Narayan Pritika J, Kim Sue-Ling, Lill Claire, Feng Sheryl, Faull Richard L M, Curtis Maurice A, Dragunow Michael
Gravida, National Centre for Growth and Development, Faculty of Medical and Health Sciences, The University of Auckland, Private Bag 92019, Auckland, New Zealand; Centre for Brain Research, Faculty of Medical and Health Sciences, The University of Auckland, Private Bag 92019, Auckland, New Zealand; Biomedical Imaging Research Unit, Faculty of Medical and Health Sciences, The University of Auckland, Private Bag 92019, Auckland, New Zealand.
Centre for Brain Research, Faculty of Medical and Health Sciences, The University of Auckland, Private Bag 92019, Auckland, New Zealand.
J Neurosci Methods. 2015 May 30;247:41-9. doi: 10.1016/j.jneumeth.2015.03.017. Epub 2015 Mar 23.
Tissue microarrays are commonly used to evaluate disease pathology however methods to automate and quantify pathological changes are limited.
This article demonstrates the utility of the VSlide scanner (MetaSystems) for automated image acquisition from immunolabelled tissue microarray slides, and subsequent automated image analysis with MetaXpress (Molecular Devices) software to obtain objective, efficient and reproducible data from immunolabelled tissue microarray sections.
Significant increases in fibrinogen immunolabelling were observed in 29 Alzheimer's disease cases compared to 28 control cases analysed from a single tissue microarray slide. Western blot analysis also demonstrated significant increases in fibrinogen immunolabelling in 6 Alzheimer's cases compared to 6 control cases. The observed changes were also validated with gold standard blinded manual H-scoring.
VSlide Metafer software offers a 'tissue microarray acquisition' plugin for easy mapping of tissue cores with their original position on the tissue microarray map. High resolution VSlide images are compatible with MetaXpress image analysis software. This article details the coupling of these two technologies to accurately and reproducibly analyse immunolabelled tissue microarrays within minutes, compared to the gold standard method of manual counting using H-scores which is significantly slower and prone to inter-observer variation.

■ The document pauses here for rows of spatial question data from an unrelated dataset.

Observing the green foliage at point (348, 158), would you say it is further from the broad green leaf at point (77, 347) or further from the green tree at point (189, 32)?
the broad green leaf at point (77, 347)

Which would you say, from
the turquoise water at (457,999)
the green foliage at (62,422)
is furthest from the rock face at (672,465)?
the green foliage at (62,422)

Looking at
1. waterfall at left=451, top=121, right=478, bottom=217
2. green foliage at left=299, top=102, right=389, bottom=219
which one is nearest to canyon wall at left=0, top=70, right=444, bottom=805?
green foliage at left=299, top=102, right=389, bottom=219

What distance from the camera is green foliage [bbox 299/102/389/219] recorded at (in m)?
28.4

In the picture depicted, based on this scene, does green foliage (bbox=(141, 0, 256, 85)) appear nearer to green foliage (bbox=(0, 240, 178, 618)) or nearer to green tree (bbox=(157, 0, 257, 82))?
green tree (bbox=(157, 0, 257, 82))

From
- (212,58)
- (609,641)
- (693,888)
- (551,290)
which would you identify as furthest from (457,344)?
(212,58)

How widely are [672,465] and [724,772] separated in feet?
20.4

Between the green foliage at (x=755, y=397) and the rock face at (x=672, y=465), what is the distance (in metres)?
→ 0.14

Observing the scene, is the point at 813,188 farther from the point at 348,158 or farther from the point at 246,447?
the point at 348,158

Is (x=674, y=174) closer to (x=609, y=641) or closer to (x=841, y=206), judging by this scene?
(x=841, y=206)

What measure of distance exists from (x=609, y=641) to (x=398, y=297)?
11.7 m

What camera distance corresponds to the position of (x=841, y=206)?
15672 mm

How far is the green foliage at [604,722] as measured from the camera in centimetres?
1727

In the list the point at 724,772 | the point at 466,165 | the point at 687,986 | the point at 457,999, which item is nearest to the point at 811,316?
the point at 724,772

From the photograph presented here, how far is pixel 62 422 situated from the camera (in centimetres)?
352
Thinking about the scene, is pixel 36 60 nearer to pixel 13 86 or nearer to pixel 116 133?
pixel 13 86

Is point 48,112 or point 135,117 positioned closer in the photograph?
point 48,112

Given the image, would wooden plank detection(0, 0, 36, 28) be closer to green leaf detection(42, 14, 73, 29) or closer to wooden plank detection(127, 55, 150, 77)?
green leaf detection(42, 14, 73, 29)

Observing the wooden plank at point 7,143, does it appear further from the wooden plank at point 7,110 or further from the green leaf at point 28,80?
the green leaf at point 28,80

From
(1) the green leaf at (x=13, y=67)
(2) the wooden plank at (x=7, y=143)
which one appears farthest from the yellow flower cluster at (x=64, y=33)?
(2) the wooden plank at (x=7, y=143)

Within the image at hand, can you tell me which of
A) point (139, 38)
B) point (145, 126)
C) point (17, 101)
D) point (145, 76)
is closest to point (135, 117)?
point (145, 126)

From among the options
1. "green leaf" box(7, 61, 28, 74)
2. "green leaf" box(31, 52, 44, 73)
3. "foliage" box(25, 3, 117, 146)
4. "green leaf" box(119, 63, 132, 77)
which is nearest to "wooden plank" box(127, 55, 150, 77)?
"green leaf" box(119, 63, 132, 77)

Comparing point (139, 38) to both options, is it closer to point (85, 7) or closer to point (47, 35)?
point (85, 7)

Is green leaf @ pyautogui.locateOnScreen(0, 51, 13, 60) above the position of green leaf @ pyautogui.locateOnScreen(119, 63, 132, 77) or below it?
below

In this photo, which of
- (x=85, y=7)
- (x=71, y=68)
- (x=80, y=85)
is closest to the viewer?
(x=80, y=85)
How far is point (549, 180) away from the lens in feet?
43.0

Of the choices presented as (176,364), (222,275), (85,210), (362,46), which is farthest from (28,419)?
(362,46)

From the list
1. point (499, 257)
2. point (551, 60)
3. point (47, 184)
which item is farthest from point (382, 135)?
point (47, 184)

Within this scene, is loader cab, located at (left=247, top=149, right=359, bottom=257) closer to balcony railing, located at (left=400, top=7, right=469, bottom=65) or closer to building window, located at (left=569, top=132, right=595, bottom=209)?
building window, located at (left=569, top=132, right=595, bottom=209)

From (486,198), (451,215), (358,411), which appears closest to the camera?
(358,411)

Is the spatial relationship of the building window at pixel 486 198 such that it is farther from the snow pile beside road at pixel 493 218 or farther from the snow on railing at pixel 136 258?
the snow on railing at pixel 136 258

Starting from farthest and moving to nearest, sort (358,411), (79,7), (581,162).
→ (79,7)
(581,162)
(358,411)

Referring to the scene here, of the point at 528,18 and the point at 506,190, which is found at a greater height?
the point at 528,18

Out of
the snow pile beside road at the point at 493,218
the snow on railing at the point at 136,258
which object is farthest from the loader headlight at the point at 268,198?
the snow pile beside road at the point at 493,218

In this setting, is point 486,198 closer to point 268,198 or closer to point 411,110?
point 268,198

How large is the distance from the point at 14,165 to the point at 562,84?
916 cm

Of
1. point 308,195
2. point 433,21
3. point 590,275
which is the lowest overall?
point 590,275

Here, we couple brain tissue microarray technology with high-content screening and automated image analysis as a powerful way to address bottle necks in data generation and improve throughput, as well as sensitivity to study biological/pathological changes in brain disease.
组织微阵列常用于评估疾病病理学,然而自动化和量化病理变化的方法有限。
本文展示了VSlide扫描仪(MetaSystems公司)用于从免疫标记的组织微阵列载玻片自动采集图像,以及随后使用MetaXpress(Molecular Devices公司)软件进行自动图像分析,以便从免疫标记的组织微阵列切片获得客观、高效且可重复的数据。
与从单个组织微阵列载玻片分析的28例对照病例相比,在29例阿尔茨海默病病例中观察到纤维蛋白原免疫标记显著增加。蛋白质印迹分析也显示,与6例对照病例相比,6例阿尔茨海默病病例中纤维蛋白原免疫标记显著增加。观察到的变化也通过金标准盲法手动H评分得到验证。
VSlide Metafer软件提供了一个“组织微阵列采集”插件,便于在组织微阵列图上轻松定位组织芯与其原始位置。高分辨率的VSlide图像与MetaXpress图像分析软件兼容。本文详细介绍了这两种技术的结合,与使用H评分的金标准手动计数方法相比,该方法能在几分钟内准确且可重复地分析免疫标记的组织微阵列,而手动计数方法明显更慢且容易出现观察者间差异。
在此,我们将脑组织微阵列技术与高内涵筛选和自动图像分析相结合,作为解决数据生成瓶颈、提高通量以及研究脑部疾病生物/病理变化敏感性的有力方法。